Remember irrational exuberance, the creator of asset bubbles? Well, we may now have irrational pessimism, the creator of panic selling in the credit markets. We know this because many of the assets being written off, or sold at a discount by banks and hedge funds, are AAA-rated. It is the highest credit rating possible—the rating of Treasury bonds as well.

This belies the underlying strength of the economy. Consumers are still buying—with retail sales up 5.2 percent annually in the latest October survey. So the credit crunch is not yet affecting overall consumer spending, just what they are buying. Inflation is up slightly, but not what one would expect with soaring oil prices.

A famous 2001 research paper on “Herd Behavior in Financial Markets” stated that “Intuitively, an individual can be said to herd if she would have made an investment without knowing other investors’ decisions, but does not make that investment when she finds that others have decided not to do so. Alternatively, she herds when knowledge that others are investing changes her decision from not investing to making the investment.”

Much of it is generated by media pundits, who love to dramatize the adversity without doing the hard work of actually analyzing the numbers. And it sells ads. Human nature is controlled in large part by emotions, and during crises the motivating emotion can be fear. It magnifies all events. The glass is then half empty instead of being half full, in a word.

One example is predictions that banks may suffer upwards of $250 billion in writedowns before the dust has settled. Yet the top 5 banks’ revenues—banks such as Citicorp, JP Morgan/Chase, Wachovia, and Bank of America that are writing off those losses—have had record-breaking revenues this year. Business Week reports that their revenues could be up 7 percent from last year’s high of $127 billion.

The S&L crisis cost banks and taxpayers some $160 billion in the early 1990s, and helped to cause the 1991 recession. But this was when total Gross Domestic Product was 44 percent of what it is today. Banks were also not in the greatest shape then, with much lower capital and loan loss reserve requirements. Add to this the worldwide glut of savings that has poured into our stock and credit markets, and we see that this credit crunch may mostly be motivated by fear, rather than fundamentals.

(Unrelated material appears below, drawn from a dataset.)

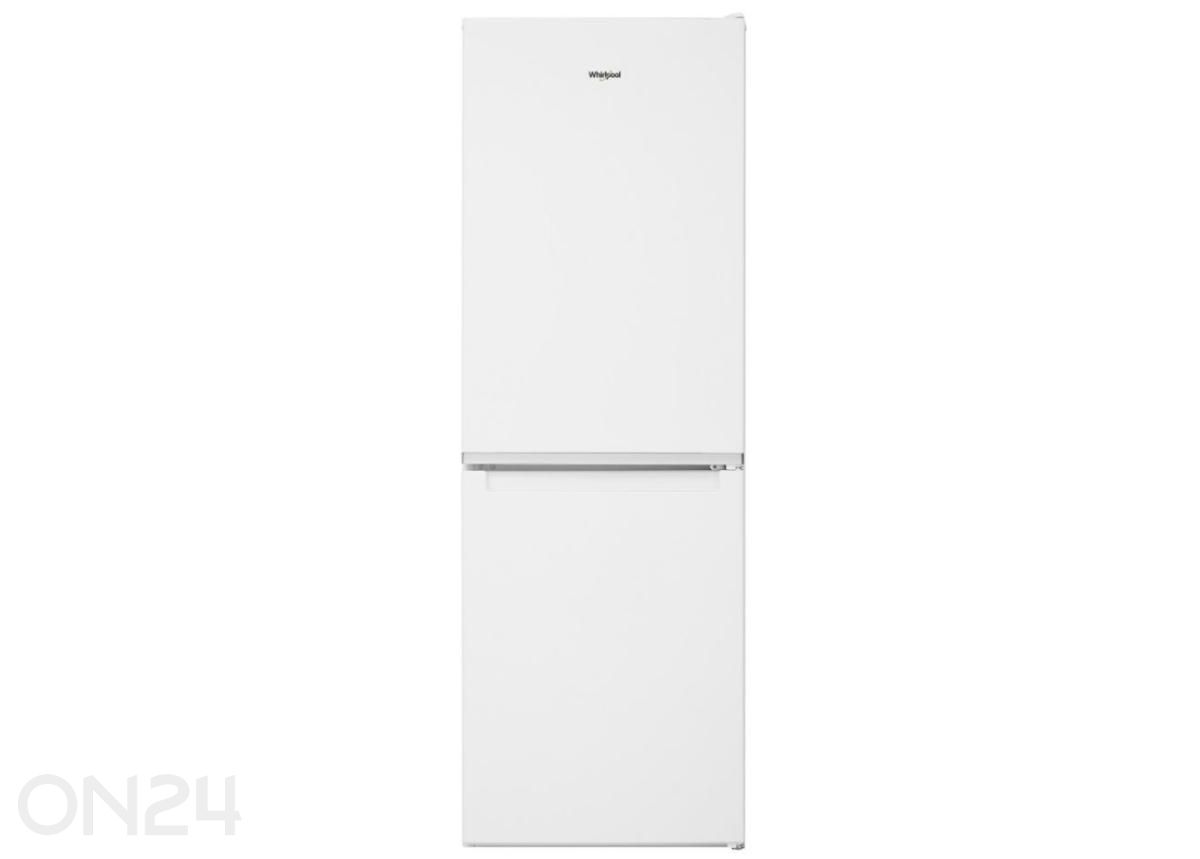 Холодильник Whirlpool W5722EW увеличить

And so in the words of a famous radio commentator, we should be looking at “the rest of the story”. What is it? Labor productivity jumped a huge 4.9 percent in Q3, mainly because the business investment that brings new technologies is up almost 8 percent. This will boost incomes while counteracting the high energy prices.

PPI/CPI—Overall wholesale inflation (PPI) rose just 0.1 percent in October, and retail prices (CPI) rose 0.3 percent. But PPI/CPI prices are up 3.5 percent and 6.1 percent, respectively, in 12 months. Still, with oil prices over $90 per barrel and gas above $3 per gallon, this is remarkable.

PENDING HOME SALES—This is signed contracts only, and attempts to predict existing-home sales that will close. The Pending Home Sales Index (PSHI), a forward-looking indicator based on contracts signed in September, rose 0.2 percent to a reading of 85.7 from an index of 85.5 in August, according to the National Association of Realtors. This was the first rise in one year, even though it was 20.4 percent lower than the September 2006 level of 107.6. “Even with relatively low fourth quarter sales, 2007 will be the fifth highest year on record for existing-home sales. The median existing-home price in 2007 will have fallen by less than 2 percent from an all-time high set in 2006,” said the NAR’s chief economist Lawrence Yun.

We know that the concept of irrational exuberance was first trumpeted by Fed Chairman Alan Greenspan in 1996. It wasn’t until 2000 that the stock market bubble burst. Now we are hearing dire predictions that are more due to the herd behavior of media pundits than economic fundamentals. Most of it is based on unfounded fears. This is no substitute for a better understanding of the complex factors that determine economic growth.